Miyoshi et al reprogrammed cancer cells of endodermal origin, including esophageal, stomach, colorectal, liver, pancreatic and cholangiocellular cancer cells.⁹⁵ The reprogrammed cancer-iPS cells, termed pluripotent cancer (iPC) cells by the authors, possessed the potential to express morphological patterns of ectoderm, mesoderm and endoderm, but not parental cells. iPC cells showed slow proliferation and were sensitized to differentiation-inducing treatment, and in vivo tumorigenesis was reduced in NOD/SCID mice. Additionally, the tumor-suppressor gene P16(INK4A) was repressed in iPC cells while its expression increased in differentiated iPC cells. This study suggests that the reactivation of tumor suppressor genes by reprogramming may play a role in increased chemosensitivity to fluorouracil and the regression of cell proliferation and invasiveness under differentiation-inducing conditions.⁹⁵

In the same vein, Carette et al asked the question of whether cancer cell lines can be reprogrammed into iPS cells. They tested KBM7 cells derived from blast crisis stage chronic myeloid leukemia. A near-diploid subclone of KBM7 cells carrying a Philadelphia translocation was used. They infected KBM7 cells with retroviruses expressing the four Yamanaka factors. The cancer-iPS cells formed teratomas containing tissues representing all three germ layers with structures resembling embryonal carcinoma.⁹⁶ With these KBM7-iPS cells, the authors explored the mechanism of dependency of the cancer cells on BCR-ABL signaling. This dependency forms the basis for successful clinical suppression of disease by imatinib which inhibits the signaling. They found that in contrast to parental KBM7 cells, the two KBM7-iPS cell lines they generated were completely resistant to imatinib. Loss of oncogene addiction was observed in iPS cells but also in neuronal cells or fibroblast-like cells derived from one of the two iPS cell lines. KBM7-iPS cells could differentiate into hematopoietic lineages expressing CD34, CD43 and CD45. However, addition of imatinib reduced the number of cells that were positive for the hematopoietic markers. These experiments indicate that the process of reprogramming can abolish BCR-ABL dependency, which is restored by differentiation into the hematopoietic lineage.⁹⁶

Taken together, iPS cells created from cancer cells can serve as a useful tool to understand the effectiveness of cancer drugs and to explore the molecular mechanisms in cancer development, especially those that control certain cancer signatures that are lost after reprogramming and reappear after differentiation into the specific cell lineage.

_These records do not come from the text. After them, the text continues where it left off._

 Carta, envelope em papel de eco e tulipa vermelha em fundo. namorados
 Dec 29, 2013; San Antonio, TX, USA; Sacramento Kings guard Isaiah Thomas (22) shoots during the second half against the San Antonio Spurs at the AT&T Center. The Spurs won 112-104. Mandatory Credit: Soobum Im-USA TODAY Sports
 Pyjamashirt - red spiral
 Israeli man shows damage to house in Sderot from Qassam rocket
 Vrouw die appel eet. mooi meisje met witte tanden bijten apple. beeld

6. Current Issues on iPS for Therapeutic Use

6.1. Use of vectors

Forced expression of exogenous genes is often accomplished by delivering the genes by viral vectors. Stable integration of exogenous genes into the genome gives long-term effects. As in the generation of iPS cells, both vector systems used by Yamanaka's (retroviral vectors) and Thomson's (lentiviral vectors) groups successfully exerted their effects. However, integrating viral vectors with strong promoter driving the exogenous genes in the cells prevents their clinical applications. Interestingly, the exogenous genes carried by the retroviral vectors used by Yamanaka's group were downregulated when iPS cells were fully reprogrammed, whereas the exogenous genes carried by the lentiviral vectors generated by Thomson's group continued to express at various levels after iPS cells complete the reprogramming. The constant high levels of exogenous four factor gene expression do not seem to affect cell differentiation because teratomas were formed by these iPS cells, although preferential formation of certain types of tissues in the teratomas was observed.³ Whether this phenomenon affects other behaviors of these iPS cells requires further investigation.

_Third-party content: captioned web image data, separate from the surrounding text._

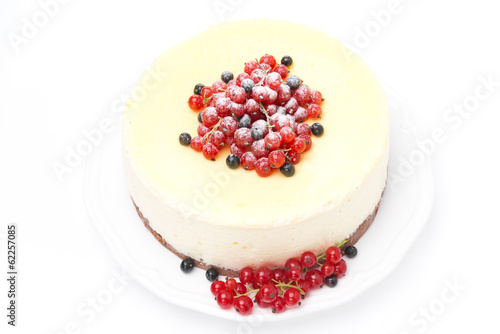 cheesecake with red and black currants, isolated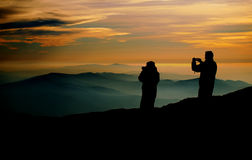 Photographers at sunset. Two photographers capture the sunset over the mountain range Royalty Free Stock Images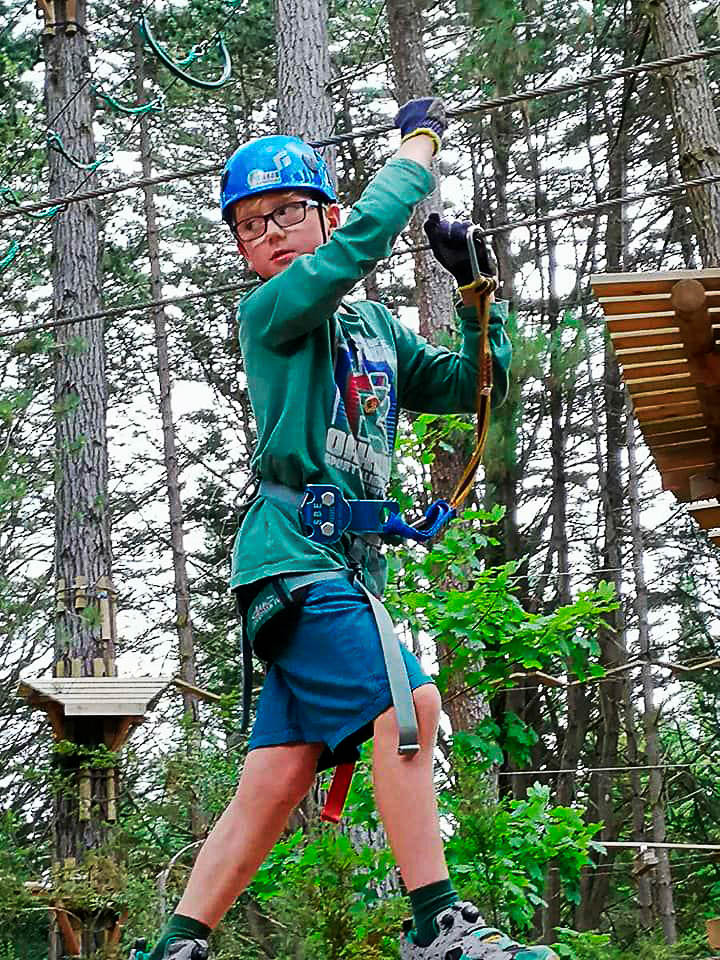 9-year-old Jez enjoys exploring the treetops at Hollybank during a retreat at Wonderland.   Photo | supplied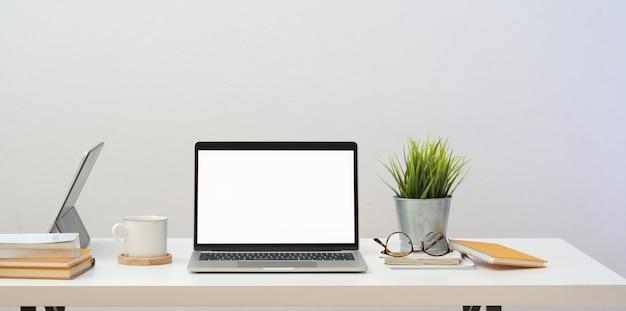 Minimales innenministerium mit offener laptop-computer und bürozubehör des leeren bildschirms Premium Fotos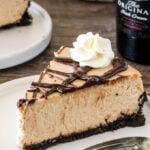 A slice of extra creamy Baileys cheesecake with an Oreo crust and chocolate ganache.
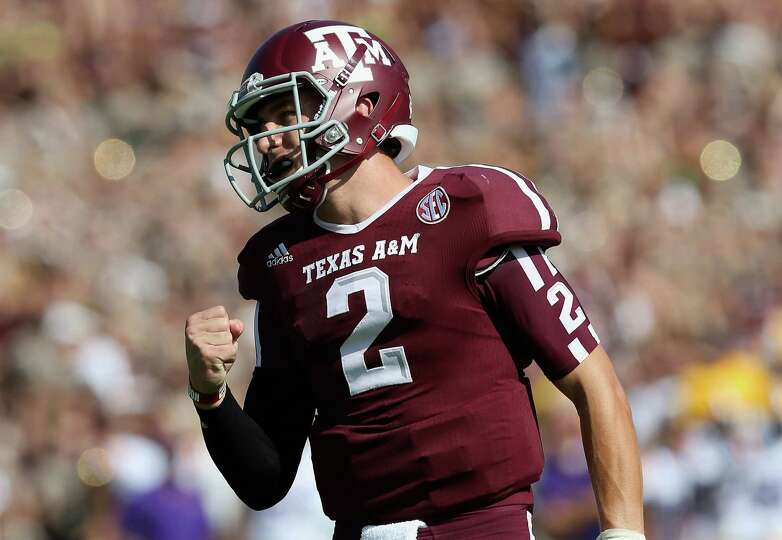 Johnny Manziel of the Texas A&M Aggies celebrates a touchdown against the LSU Tigers at Kyle Field o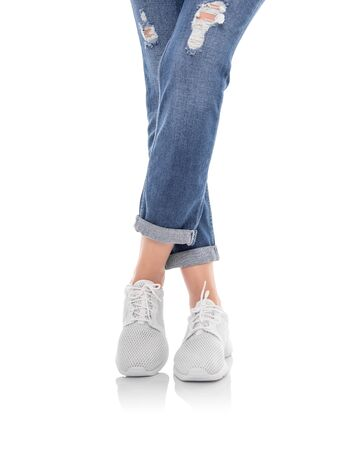 Legs in jeans and white sneakers isolated on a white background.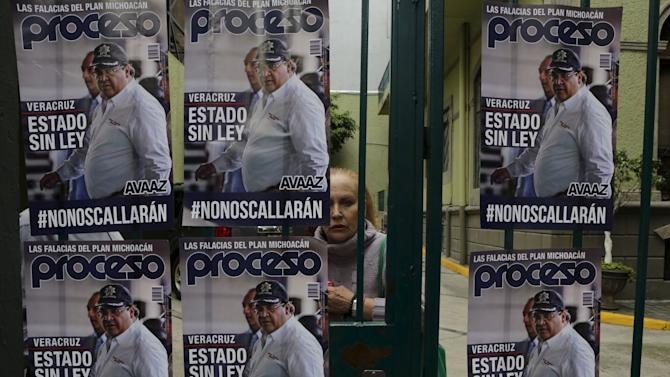A passerby looks at posters of Veracruz state governor Javier Duarte  during a demonstration against the murder of photojournalist Ruben Espinosa outside the Government of Veracruz building in Mexico City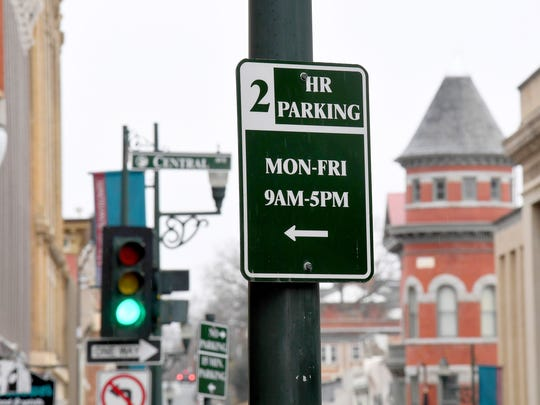 A sign marks 2-hour parking along West Beverley Street in downtown Staunton.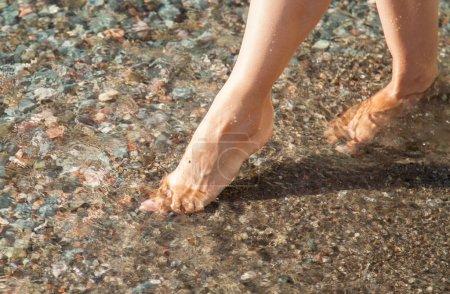 Female legs in water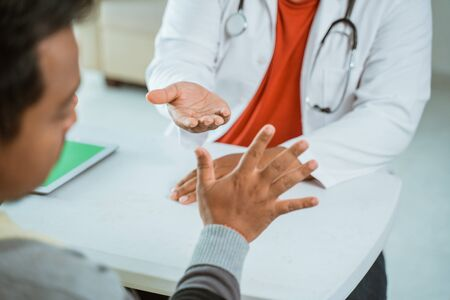 gesture of doctor asking for his payment to patient in clinic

Tremendous efforts have been made to deliver the defined factors without having viral vector integration. The approaches include transient expression using adenoviral or nonviral vectors,^8,23 non-integrating episomal vectors,⁷ and removing the integrated vectors using piggyBac transposition or loxP/Cre-recombinase excisable viral vector system.^4–6,8 Completely circumventing the use of vectors by delivery of recombinant protein-based four factors to generate iPS cells in the mouse and human systems has been reported.^9,10 Unfortunately, the protein transduction method is extremely difficult and time-consuming at present. Further improvement of this approach is urgently needed.

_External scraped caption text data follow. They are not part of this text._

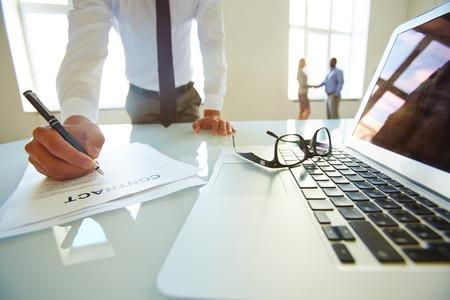 Advocaat lezen contract terwijl partners bespreken voorwaarden op de achtergrond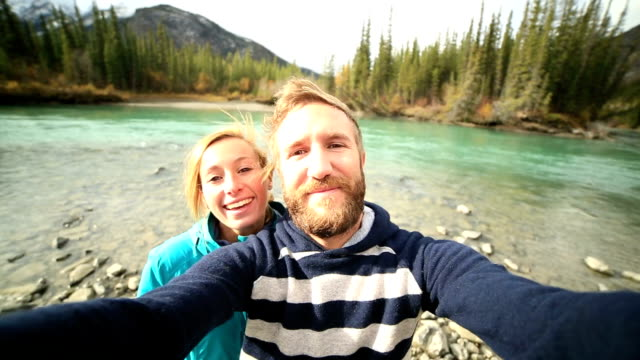 Young traveling couple by the river taking a selfie portrait video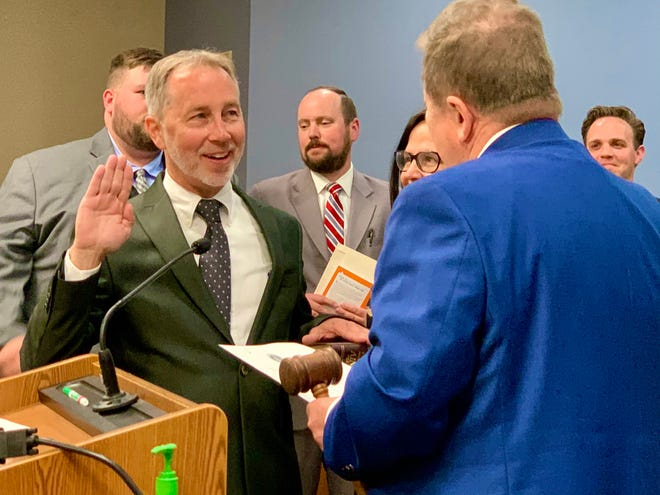Newly-elected Mayor Jim Hagaman is officially sworn in by outgoing Mayor Rick Graham at Spring Hill City Hall on Monday, April 19, 2021.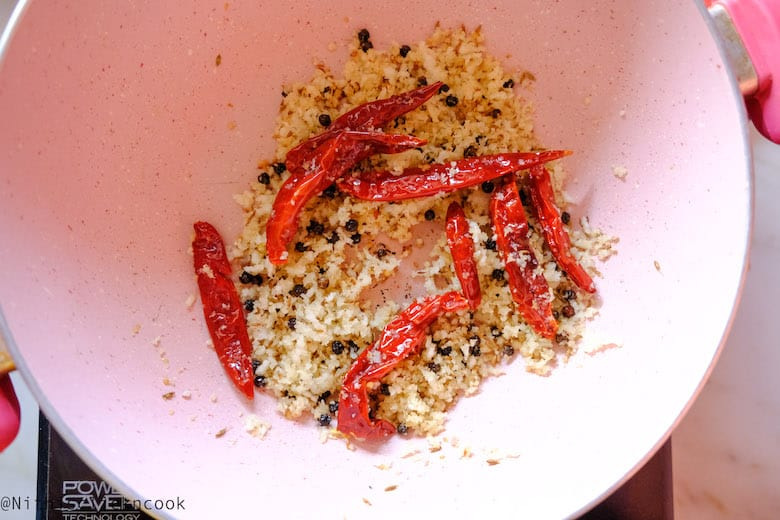 Roasted Grated coconut, pepper corns, dry red chilli in a deep saute pan
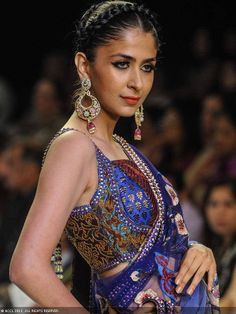 A model walks the ramp jewellery brand Prisha during the India International Jewellery Week (IIJW), held at Grand Hyatt, Mumbai, on August 07, 2013.
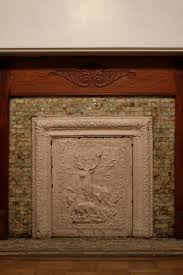 fireplace covers a pink brownstone in brooklyn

Complete replacement of genes or gene products by chemicals is an alternative approach. Small molecule screening by an established mouse cell line carrying a reporter gene (e.g., Oct4-GFP) was able to filter out a list of chemicals that are able to induce pluripotency by substituting some of the four genes.^12–14 Currently, only the chemicals that interfere with transforming growth factor-β signaling (RepSox or Alk5 inhibitor) is proven to be capable of replacing Sox2 and c-Myc.^15,97,98 Although the evidence showing a total replacement of the four factors by chemicals has not been reported, it is anticipated that this may emerge in the future. It should be noted that chemical stimulation may cause unwanted side effects.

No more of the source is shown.